Pete Foder is the proprietor of Foder Ranch, a hunting paradise where for $5,000 he will guarantee success, no matter how ridiculous the client is. His property has a huge elk population and he releases an old bull elk into the wild now that he’s past his breeding prime. Pete feels for the animal.
“For nearly ten years this has been his life. His beard has faded into a silvery hue, like mine, its golden luster lost. Soon I will have to set him loose. His arthritis prevents the slick application of his manhood and his daughters have become his lovers and for the sake of the quality breeding, I will have to set him loose and then he will find peace before the stare of some suburbanite’s muzzle.”Complicating Pete’s life is his autistic daughter, whom he loves and fears, and who seems more comfortable communicating with the old bull elk than with Pete. To understand her, Pete has to learn the language of elk.
“Winter’s Trappings” is a story in which another set of males compete. A woman flees her abusive husband, young son in tow. They collide with a buck who flips over the cab into the bed of the pickup. He’s left in the truck overnight and the next morning when the woman’s sister (a powerful woman and a veterinarian) goes to butcher the animal, it turns out that he’s alive and so, instead, she nurses him to health. Meanwhile, the husband shows up, with results that are more or less predictable.
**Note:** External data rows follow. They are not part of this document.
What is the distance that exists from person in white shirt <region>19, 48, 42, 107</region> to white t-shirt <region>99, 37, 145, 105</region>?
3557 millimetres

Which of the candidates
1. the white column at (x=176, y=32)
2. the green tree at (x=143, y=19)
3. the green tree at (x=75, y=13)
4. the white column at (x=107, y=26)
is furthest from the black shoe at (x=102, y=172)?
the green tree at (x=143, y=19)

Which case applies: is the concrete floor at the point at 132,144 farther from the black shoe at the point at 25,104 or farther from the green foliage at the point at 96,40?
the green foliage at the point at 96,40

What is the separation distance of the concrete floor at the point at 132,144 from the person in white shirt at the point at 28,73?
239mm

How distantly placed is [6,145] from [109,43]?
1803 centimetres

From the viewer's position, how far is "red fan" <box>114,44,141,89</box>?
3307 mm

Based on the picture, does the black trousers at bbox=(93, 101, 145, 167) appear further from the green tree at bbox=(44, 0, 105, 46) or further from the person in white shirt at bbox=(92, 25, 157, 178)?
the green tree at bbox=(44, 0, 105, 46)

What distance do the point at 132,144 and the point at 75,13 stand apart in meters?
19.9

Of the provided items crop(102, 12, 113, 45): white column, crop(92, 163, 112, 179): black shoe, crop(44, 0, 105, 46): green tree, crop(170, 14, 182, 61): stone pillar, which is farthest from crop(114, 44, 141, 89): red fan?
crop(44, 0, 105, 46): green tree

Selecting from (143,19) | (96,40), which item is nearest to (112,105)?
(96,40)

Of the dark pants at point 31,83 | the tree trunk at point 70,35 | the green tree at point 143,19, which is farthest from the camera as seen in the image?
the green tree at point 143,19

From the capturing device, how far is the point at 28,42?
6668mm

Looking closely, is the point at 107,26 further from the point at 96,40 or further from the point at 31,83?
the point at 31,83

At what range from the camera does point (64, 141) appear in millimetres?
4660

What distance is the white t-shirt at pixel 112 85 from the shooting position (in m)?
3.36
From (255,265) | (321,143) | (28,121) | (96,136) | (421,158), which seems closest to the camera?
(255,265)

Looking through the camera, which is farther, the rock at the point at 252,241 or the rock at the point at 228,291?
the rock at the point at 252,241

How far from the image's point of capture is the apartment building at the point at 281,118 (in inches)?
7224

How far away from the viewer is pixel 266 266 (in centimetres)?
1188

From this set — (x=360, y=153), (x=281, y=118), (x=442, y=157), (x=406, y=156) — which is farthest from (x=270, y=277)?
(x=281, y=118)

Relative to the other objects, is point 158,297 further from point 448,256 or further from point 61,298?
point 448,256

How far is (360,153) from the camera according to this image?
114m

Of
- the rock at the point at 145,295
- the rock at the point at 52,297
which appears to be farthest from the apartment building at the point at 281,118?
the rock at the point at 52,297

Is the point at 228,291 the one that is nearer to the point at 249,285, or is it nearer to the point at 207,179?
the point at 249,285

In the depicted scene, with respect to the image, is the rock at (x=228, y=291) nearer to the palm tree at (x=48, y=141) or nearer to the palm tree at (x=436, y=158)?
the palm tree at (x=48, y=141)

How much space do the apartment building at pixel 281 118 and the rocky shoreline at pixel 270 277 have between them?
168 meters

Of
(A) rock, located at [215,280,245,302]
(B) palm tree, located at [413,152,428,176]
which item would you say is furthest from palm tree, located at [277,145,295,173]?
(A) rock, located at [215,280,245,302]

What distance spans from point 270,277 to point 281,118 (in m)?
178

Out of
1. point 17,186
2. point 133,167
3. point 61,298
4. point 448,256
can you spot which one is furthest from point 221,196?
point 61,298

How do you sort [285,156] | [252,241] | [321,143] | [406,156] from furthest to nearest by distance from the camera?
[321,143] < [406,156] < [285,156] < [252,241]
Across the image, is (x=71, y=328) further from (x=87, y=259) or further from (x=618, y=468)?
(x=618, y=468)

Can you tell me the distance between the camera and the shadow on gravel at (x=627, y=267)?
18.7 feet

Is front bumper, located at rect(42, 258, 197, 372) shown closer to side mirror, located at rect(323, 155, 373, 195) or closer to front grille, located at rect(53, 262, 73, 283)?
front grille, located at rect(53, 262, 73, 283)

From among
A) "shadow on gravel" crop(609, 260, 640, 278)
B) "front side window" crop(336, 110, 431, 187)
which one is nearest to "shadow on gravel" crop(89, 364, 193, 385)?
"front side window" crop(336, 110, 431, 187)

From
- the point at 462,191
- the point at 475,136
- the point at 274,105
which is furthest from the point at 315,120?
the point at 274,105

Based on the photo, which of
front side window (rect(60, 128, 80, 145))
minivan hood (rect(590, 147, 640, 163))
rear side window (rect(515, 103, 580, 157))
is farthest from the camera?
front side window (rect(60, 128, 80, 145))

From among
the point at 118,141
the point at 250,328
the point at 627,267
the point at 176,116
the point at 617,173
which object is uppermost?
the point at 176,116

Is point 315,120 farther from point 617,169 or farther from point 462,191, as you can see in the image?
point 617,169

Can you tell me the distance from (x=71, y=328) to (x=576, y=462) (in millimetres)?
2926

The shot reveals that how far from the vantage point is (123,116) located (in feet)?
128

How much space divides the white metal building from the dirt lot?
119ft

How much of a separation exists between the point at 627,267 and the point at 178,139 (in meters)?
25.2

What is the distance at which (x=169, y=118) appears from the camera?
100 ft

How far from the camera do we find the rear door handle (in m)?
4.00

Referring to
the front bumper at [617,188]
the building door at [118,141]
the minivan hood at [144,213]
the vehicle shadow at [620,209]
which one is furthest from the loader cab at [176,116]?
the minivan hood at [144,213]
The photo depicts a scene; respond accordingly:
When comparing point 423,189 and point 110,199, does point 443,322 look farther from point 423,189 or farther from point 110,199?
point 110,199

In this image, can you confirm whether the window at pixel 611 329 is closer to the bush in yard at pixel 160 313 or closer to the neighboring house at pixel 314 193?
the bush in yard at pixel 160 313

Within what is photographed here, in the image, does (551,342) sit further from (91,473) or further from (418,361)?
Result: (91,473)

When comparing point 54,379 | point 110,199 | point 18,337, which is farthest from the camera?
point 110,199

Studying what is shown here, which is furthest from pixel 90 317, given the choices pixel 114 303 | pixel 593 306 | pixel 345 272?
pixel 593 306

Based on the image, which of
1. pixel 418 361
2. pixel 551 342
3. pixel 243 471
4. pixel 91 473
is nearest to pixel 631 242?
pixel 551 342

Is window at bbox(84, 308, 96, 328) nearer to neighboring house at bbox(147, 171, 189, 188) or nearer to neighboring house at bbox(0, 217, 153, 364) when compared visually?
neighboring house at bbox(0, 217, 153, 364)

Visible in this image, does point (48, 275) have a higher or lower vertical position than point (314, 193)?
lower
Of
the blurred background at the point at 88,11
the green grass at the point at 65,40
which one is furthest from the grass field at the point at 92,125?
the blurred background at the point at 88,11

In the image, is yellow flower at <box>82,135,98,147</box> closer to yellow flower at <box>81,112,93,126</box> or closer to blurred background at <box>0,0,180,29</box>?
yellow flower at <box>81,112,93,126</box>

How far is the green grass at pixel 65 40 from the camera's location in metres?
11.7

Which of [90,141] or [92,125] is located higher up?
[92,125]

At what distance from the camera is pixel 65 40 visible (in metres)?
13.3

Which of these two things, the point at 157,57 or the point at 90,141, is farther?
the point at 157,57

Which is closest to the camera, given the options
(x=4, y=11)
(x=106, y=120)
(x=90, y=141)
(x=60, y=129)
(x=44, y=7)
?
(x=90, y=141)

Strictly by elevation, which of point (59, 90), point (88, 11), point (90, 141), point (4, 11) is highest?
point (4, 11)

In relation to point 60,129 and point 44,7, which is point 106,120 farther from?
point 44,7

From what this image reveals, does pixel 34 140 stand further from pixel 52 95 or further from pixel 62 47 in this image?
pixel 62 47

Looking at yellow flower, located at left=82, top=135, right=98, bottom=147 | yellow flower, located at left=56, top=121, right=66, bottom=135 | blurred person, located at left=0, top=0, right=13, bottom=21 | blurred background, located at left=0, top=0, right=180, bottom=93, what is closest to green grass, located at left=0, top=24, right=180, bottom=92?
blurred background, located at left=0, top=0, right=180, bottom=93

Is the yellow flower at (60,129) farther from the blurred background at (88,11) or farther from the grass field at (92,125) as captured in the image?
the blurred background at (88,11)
It’s a terrific collection and its being followed soon by a new book. More stories to look forward to. [I enjoy, also, reading the acknowledgements. Percy mentions a number of people familiar to me including Dan Wickett, the prime Short Story Month mover, but also Wyatt Prunty and Cheri Peters of Sewanee, where Percy was a Tennessee Williams scholar a couple of years before I was. There’s hope for me, maybe.]